*** Opening of Text shown ***
In 1927, a motion was again put before Brisbane Synod to admit women to parochial councils. A report on the Synod in The Church Chronicle of July 1927 was critical of the fact that the motion was trivialised, reminding its readers that “the matter is really a serious one”:

Women take a very large share in Church work. No one gets excited about it, nor is there any cry that the work should be left to men. Our Canons permit women to be Churchwardens, and as a Parochial Council can only have the powers that Churchwardens grant, any Parochial Council composed entirely of men might act only as women Churchwardens permitted. Yet Synod gaily refused women permission to be members of Parochial Councils, being afraid, apparently, of surrendering men’s last ditch.

Several interesting points emerge from this report. First, no one suggested amending the Brisbane Constitution to close the office of Churchwarden to women. Perhaps the men saw this as too provocative, likely to raise women’s consciousness to the whole issue , even incite a feminist reaction which they could not handle. Secondly, the report omitted to mention that in 1927 there were no female churchwardens in Brisbane Diocese because it was impossible for churchwardens to operate effectively if they were excluded from parish councils. Female churchwardens were not to reappear for over forty years. The final sentence in the report indicated that synodsmen saw the entry of women to Synod in gender conflict terms.
*** Close of Text shown ***
*** Opening of Excerpted records ***
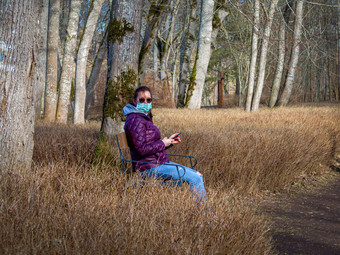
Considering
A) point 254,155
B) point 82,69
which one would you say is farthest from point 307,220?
point 82,69

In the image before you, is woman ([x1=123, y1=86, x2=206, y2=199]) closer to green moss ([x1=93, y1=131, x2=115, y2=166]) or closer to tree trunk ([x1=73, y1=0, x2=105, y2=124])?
green moss ([x1=93, y1=131, x2=115, y2=166])

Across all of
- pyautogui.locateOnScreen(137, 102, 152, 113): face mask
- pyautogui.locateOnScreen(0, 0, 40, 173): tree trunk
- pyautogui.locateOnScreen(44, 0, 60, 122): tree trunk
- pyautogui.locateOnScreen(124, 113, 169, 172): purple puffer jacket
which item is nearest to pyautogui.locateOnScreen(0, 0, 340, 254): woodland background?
pyautogui.locateOnScreen(0, 0, 40, 173): tree trunk

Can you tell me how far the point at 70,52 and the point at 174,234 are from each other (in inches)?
380

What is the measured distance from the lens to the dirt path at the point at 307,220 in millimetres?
3941

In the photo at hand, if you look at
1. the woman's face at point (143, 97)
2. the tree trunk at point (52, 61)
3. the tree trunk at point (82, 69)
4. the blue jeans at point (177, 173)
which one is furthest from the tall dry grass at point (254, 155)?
the tree trunk at point (52, 61)

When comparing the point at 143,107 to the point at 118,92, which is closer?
the point at 143,107

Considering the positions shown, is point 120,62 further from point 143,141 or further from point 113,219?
point 113,219

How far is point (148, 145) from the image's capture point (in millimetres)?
3928

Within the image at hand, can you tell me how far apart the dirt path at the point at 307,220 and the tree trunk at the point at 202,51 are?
27.6 feet

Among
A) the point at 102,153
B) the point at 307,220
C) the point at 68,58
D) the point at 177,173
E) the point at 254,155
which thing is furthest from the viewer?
the point at 68,58

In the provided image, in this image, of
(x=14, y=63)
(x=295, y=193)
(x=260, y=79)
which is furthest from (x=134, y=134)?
(x=260, y=79)

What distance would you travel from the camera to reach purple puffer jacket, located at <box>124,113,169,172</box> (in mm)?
3924

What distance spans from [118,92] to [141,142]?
2.00 meters

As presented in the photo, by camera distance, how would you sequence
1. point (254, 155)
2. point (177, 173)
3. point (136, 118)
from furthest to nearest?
point (254, 155) < point (136, 118) < point (177, 173)
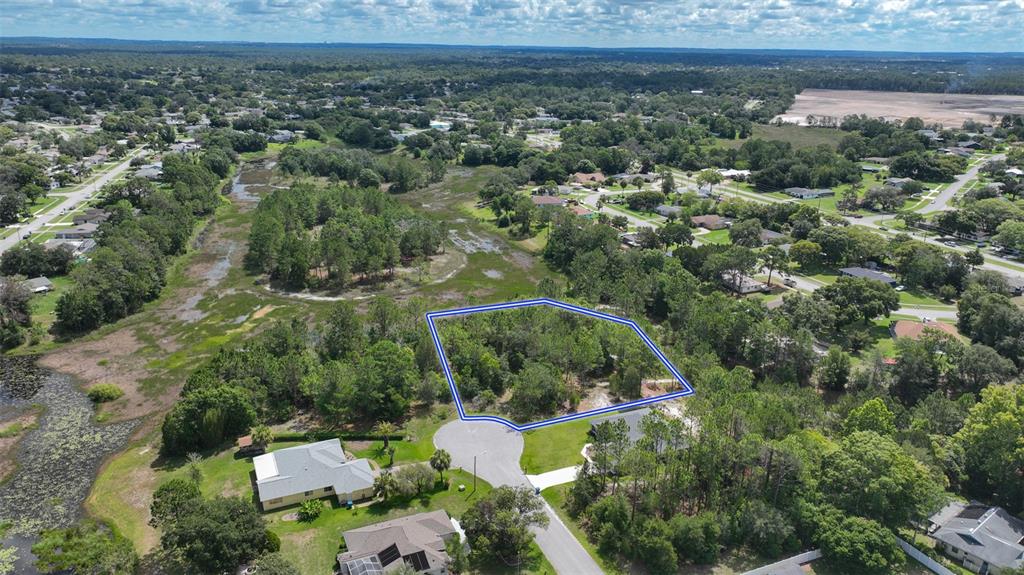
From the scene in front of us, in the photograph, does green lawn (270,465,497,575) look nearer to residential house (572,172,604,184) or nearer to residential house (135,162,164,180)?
residential house (572,172,604,184)

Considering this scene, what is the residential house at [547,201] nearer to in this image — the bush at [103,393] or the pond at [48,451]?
the bush at [103,393]

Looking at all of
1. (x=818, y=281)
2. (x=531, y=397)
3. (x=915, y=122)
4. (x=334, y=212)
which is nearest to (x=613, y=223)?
(x=818, y=281)

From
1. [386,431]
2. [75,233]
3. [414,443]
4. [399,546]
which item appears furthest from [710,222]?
[75,233]

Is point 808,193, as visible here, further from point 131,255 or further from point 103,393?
point 103,393

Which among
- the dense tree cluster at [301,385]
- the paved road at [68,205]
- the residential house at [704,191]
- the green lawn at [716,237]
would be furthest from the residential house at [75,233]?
the residential house at [704,191]

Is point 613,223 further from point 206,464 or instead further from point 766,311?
point 206,464

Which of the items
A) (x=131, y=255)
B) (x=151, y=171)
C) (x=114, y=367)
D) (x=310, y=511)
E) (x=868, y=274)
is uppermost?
(x=151, y=171)
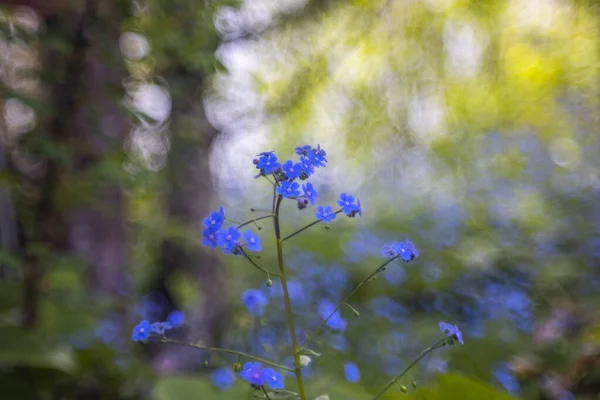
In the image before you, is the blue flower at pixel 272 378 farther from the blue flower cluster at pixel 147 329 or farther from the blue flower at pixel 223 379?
the blue flower at pixel 223 379

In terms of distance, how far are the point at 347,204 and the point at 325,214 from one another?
0.11 feet

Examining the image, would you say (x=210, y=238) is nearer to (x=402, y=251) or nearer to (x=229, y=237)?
(x=229, y=237)

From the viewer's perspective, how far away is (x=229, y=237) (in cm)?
60

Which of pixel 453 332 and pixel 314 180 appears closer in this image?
pixel 453 332

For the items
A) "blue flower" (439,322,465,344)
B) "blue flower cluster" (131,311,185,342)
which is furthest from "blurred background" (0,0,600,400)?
"blue flower cluster" (131,311,185,342)

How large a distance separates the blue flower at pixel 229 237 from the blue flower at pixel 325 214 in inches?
4.1

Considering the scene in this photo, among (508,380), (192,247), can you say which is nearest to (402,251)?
(508,380)

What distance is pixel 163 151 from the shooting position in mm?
2039

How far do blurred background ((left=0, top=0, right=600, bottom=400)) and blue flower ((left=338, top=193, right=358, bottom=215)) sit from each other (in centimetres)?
33

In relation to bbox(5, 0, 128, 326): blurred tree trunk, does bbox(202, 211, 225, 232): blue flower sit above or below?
below

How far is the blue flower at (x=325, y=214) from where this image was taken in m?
0.60

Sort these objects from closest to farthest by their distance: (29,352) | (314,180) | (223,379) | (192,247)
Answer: (223,379)
(29,352)
(192,247)
(314,180)

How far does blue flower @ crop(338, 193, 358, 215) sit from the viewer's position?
61 centimetres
*** Close of Excerpted records ***
▸ **Tasks and exercises**
1. In the text on women and the Brisbane Synod, which publication ran the July 1927 report on the Synod?
2. Resume the text on women and the Brisbane Synod at the point where it stops.
You can leave the material aside.

▸ **Numbered responses**
1. The Church Chronicle

2.
The absence of females from the major governing bodies of Anglican dioceses resulted in a tendency to overlook the contribution of women. For example, Archbishop Wand of Brisbane’s address at the opening of the 1935 diocesan synod made no mention of women but was fulsome in its praise of laymen:

To me it has been a most exhilarating experience to find how ready are our laymen to give their personal services to the work of the Church. I have never known so large a proportion of men in all walks of life who were ready to devote long hours of unremitting toil to the Church’s business....Men will still give of their best ...even when they seem to have lost their zeal for the worship of the Church.

Wand’s address indicated that Australian men preferred working on church boards and committees to attending regular worship. Filling the pews was a responsibility assigned to churchwomen.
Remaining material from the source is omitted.